Beijing: A century ago, in 1921, the first National Congress of the Communist Party of China was concluded on a red boat on Nanhu Lake in Jiaxing city, Zhejiang province.
Today, a century later, an opera, The Red Boat, depicting the Party’s founding story with a focus on that first, fateful gathering, was staged on Thursday and Friday in Hangzhou, capital of East China’s Zhejiang province.

The two-hour opera, which made its debut at the Zhejiang Conservatory of Music, used more than 50 stage scenes to tell the story, which, according to the opera’s chief director, Huang Dingshan, symbolizes the revolutionary spirit of the CPC.
Using 18 3-meter-wide by 10-meter-high wooden boards, onto which different scenes were projected, the audience was presented with vivid depictions that had a strong visual impact, according to Huang.
The opera involved a team of nearly 400 people, including more than 180 performers, who mainly came from the Zhejiang Conservatory of Music and the Zhejiang Song and Dance Theater.

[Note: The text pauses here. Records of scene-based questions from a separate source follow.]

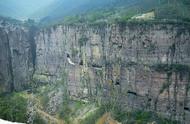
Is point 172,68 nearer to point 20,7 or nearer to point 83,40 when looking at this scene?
point 83,40

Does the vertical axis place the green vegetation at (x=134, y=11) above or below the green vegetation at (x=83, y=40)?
above

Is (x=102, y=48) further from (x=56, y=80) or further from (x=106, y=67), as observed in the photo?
(x=56, y=80)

Yang Xiaoyong, a professor at the Zhejiang Conservatory of Music, played Li Dazhao (1889-1927), a pioneer of China’s Communist movement and one of the founding members of the CPC.
It is the first time for him to play such a role, Yang says. He undertook an in-depth study of historical documents in a bid to get better understanding of Li.
“Li Dazhao was a prudent person; therefore his actions and steps should be steady. I must maintain a very stable and powerful tone when singing to fit his characteristics,” says Yang.

Echoing Yang, Wang Chuanliang, a teacher from the Guangzhou-based Xinghai Conservatory of Music, who starred as Chairman Mao Zedong, says that it was challenging for him to portray Mao. He adds that, when learning the history of Mao, he was moved by the spirit of sacrifice to accomplish a great undertaking.

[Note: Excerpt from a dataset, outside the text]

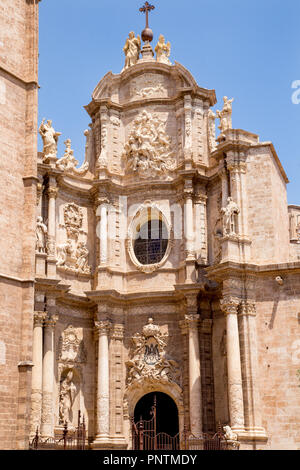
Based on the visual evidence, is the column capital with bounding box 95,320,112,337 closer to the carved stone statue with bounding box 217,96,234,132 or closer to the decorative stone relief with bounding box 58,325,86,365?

“We started to work on the plot of the opera as early as in 2017, and the first edition was completed on Feb 11, 2019,” says Wang Yong, scriptwriter of The Red Boat and head of the National Peking Opera Company, adding that the draft was revised 13 times before the final debut.
Wang says he visited Xingye Road in Shanghai and the Memorial Hall of Revolution at Nanhu Lake in Jiaxing many times as he was preparing the script. In addition, he also read various biographies and memoirs of Mao, Li, and other delegates to the congress 100 years ago.

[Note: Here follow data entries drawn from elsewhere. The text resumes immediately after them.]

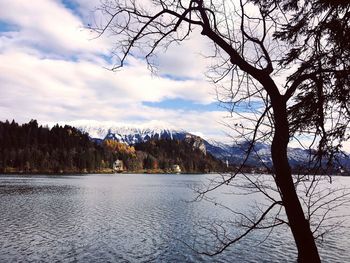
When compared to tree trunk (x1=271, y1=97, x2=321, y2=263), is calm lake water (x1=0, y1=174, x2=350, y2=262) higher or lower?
lower

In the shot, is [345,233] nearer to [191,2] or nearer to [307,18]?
[307,18]

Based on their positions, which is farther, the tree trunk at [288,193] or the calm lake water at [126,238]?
the calm lake water at [126,238]

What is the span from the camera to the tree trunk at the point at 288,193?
4.94 meters

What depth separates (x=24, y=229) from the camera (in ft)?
101

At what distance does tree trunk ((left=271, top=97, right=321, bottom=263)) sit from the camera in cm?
494

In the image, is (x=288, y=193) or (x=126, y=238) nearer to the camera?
(x=288, y=193)

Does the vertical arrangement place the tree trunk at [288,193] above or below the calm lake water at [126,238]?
above

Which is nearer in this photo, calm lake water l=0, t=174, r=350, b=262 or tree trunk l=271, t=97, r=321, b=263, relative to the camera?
tree trunk l=271, t=97, r=321, b=263

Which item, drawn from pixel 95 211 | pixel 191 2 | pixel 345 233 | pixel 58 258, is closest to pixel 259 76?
pixel 191 2

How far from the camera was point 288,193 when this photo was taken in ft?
16.4

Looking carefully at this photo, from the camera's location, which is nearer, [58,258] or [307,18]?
[307,18]

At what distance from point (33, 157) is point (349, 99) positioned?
650 ft

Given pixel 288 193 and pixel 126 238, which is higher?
pixel 288 193

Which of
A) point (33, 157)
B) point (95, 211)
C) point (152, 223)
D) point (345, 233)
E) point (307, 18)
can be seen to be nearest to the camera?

“Last week, our institute organized a Party member visit to the Red Boat in Jiaxing. Today, we watched the opera The Red Boat, which gave us a better understanding of the history of the Party,” says Lei Luyuan, an audience member who watched the opera with around 20 colleagues from a local electric power research institute. “The Red Boat not only improved our aesthetic knowledge but also strengthened our ideals and beliefs.”

Co-sponsored by the Zhejiang Provincial Publicity Department, the Zhejiang Provincial Department of Culture and Tourism and the Jiaxing government, The Red Boat will soon launch its national tour.